The deputy commander of the coalition fighting Daesh has called on all sides to ensure that civilians are protected after the YPG/PKK terror group made death threats against the families of Free Syrian Army (FSA) members in Afrin.
"We would urge all parties to de-escalate any of these tensions and focus on what is critical to us now, which is the defeat of ISIS [Daesh] and bringing peace and stability to northeast Syria," UK Maj. Gen. Felix Gedney said Tuesday in response to a question from an Anadolu Agency correspondent.
Speaking to reporters at the Pentagon via a video conference, Gedney, deputy commander of Combined Joint Task Force – Operation Inherent Resolve, answered questions about operations against Daesh in Iraq and Syria.
Recalling the coalition's previous remarks that it trains "local and partner forces in the rules of war", he was asked whether those rules permit the targeting of civilians.

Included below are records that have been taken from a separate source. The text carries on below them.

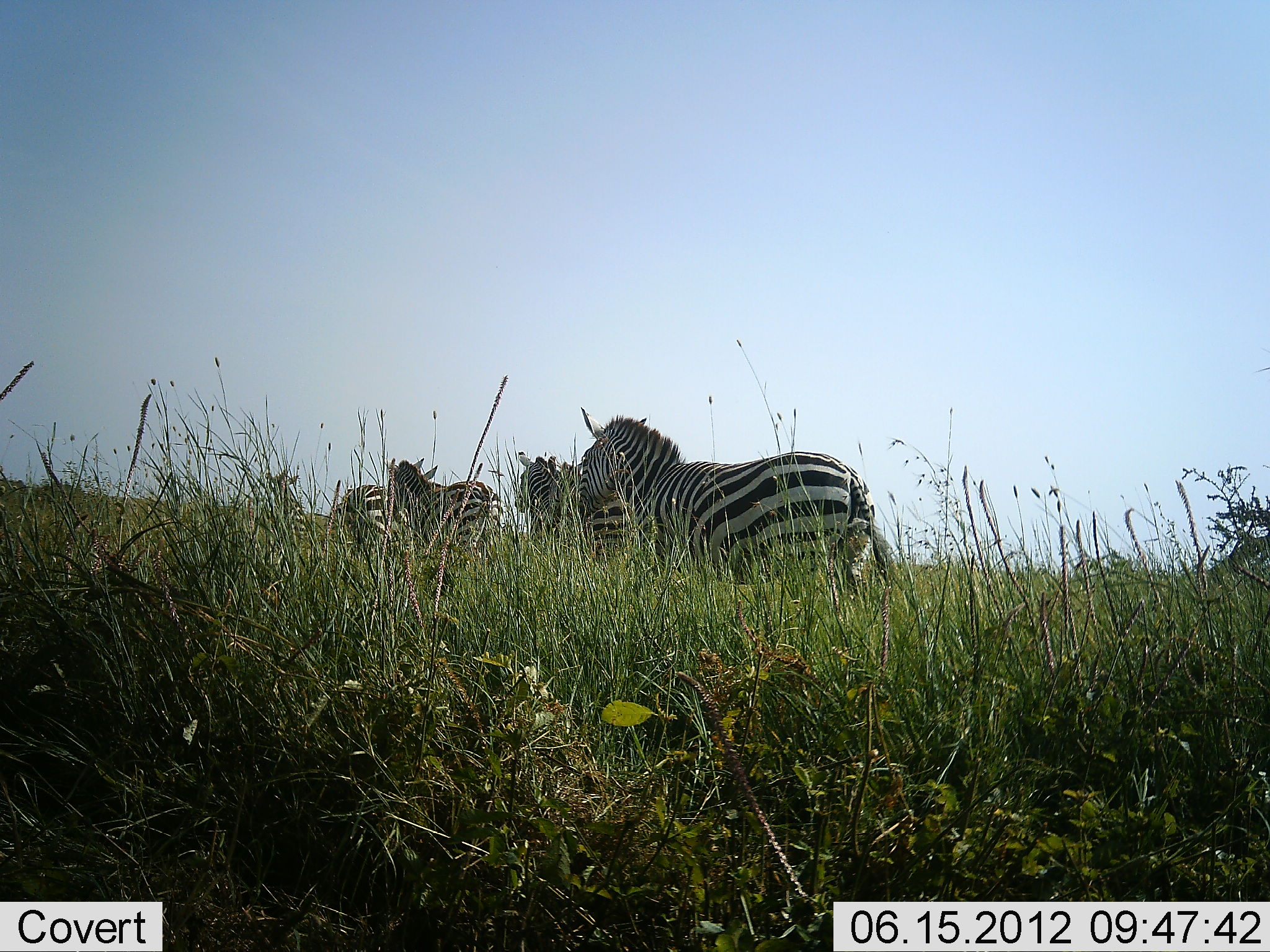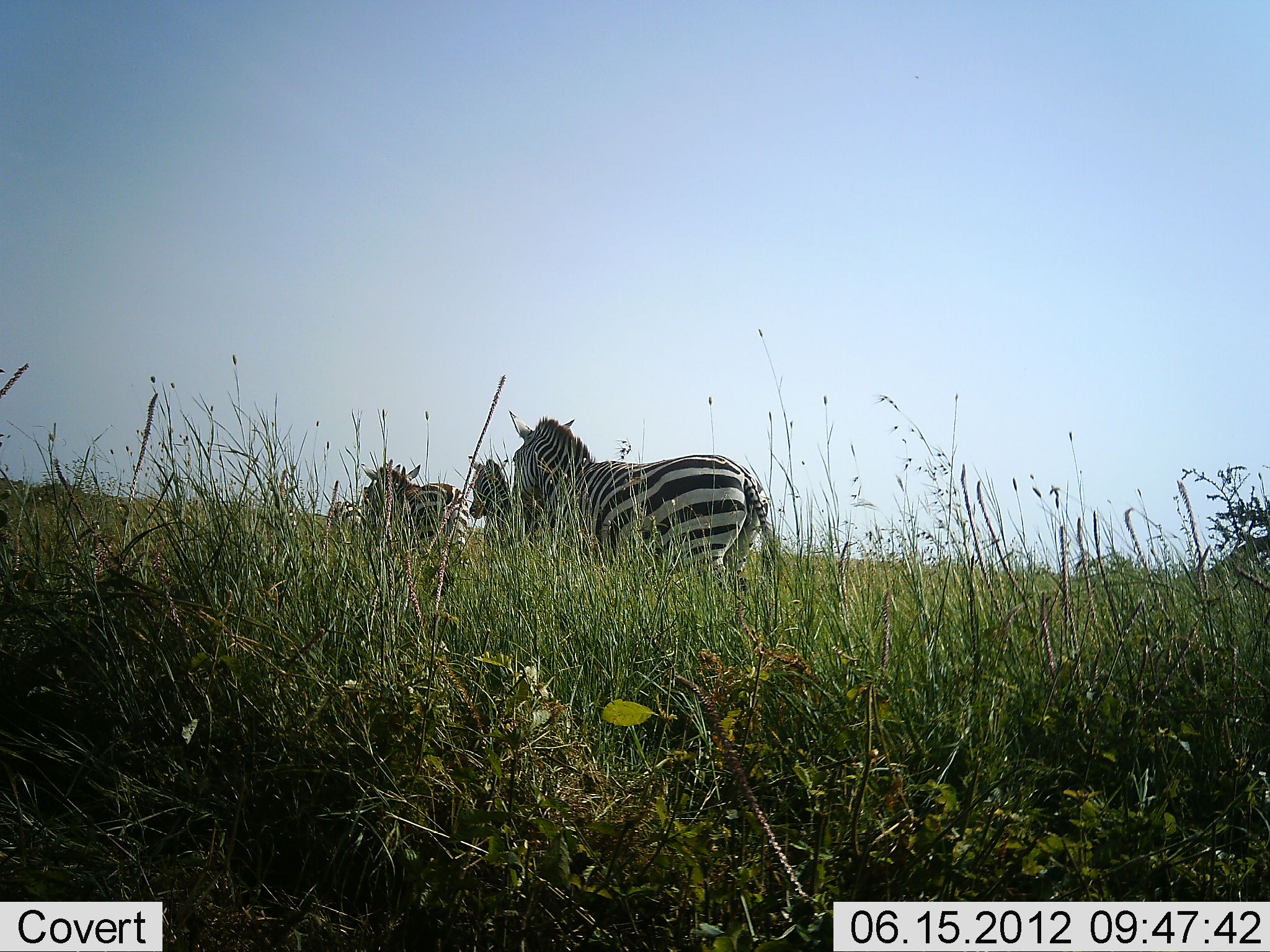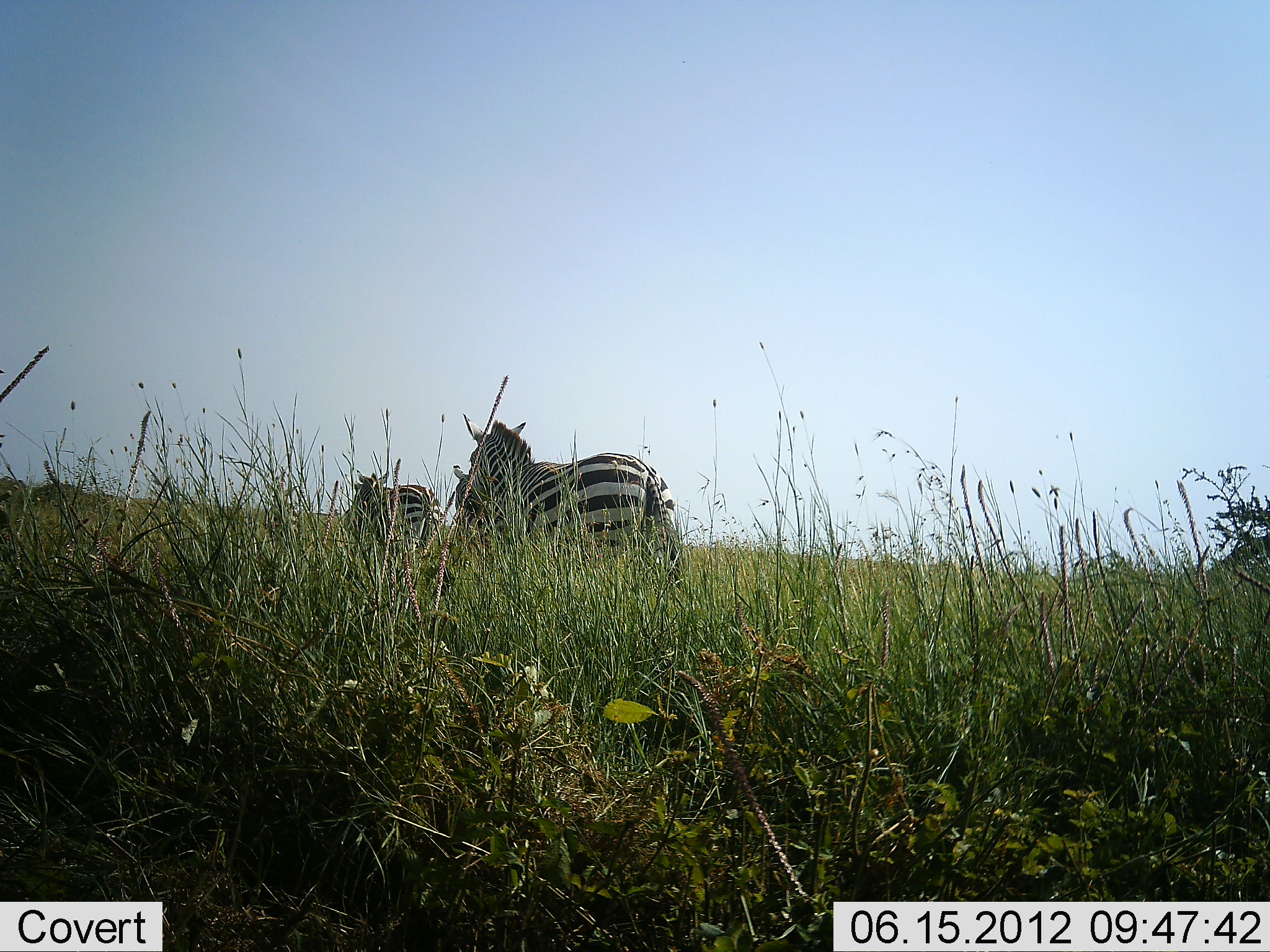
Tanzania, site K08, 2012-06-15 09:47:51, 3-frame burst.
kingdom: Animalia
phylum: Chordata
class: Mammalia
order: Perissodactyla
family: Equidae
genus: Equus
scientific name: Equus quagga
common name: plains zebra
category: zebra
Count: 5.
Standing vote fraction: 10%.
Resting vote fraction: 0%.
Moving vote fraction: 90%.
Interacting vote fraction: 0%.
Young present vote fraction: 0%.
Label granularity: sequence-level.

"No. Of course the rules of war do not allow the targeting of noncombatants," Gedney said.
In a post last week on its official Twitter account, the YPG/PKK terror group issued a threat to FSA members in the Syrian city of Afrin, saying their families are the main targets.
Later, some social media accounts linked with the terror group allegedly shared a list containing dozens of names connected with the FSA members.
The terror group also seized farmland and fields, shops and household items of FSA members and their families in Manbij.
Additionally, the group also evicted elderly people from their homes and forcefully recruited other residents to fight for their interests, according to local sources based in the area.
Turkey, in coordination with FSA members, launched Operation Olive Branch on Jan. 20 to clear terrorist groups from Afrin amid growing threats from the region.
On March 18, Turkish-backed troops liberated the town of Afrin, a major hideout for the PYD/PKK terrorist organization since 2012.
The operation is being carried out under the framework of Turkey's rights based on international law, UN Security Council resolutions, its self-defense rights under the UN charter and respect for Syria's territorial integrity, said the Turkish military.
The U.S. has supported the YPG/PKK under the name of SDF, which is considered by Ankara as the Syrian offshoot of the PKK terror organization that has waged a more than 30-year war against the Turkish state.
American support for the terror group has long vexed Ankara as Washington views the SDF as a "reliable partner" in its fight against Daesh and continues to provide it with arms and equipment in the face of strong objections by Turkey.
The PKK has fought a 33-year war against Turkey that has resulted in tens of thousands of deaths.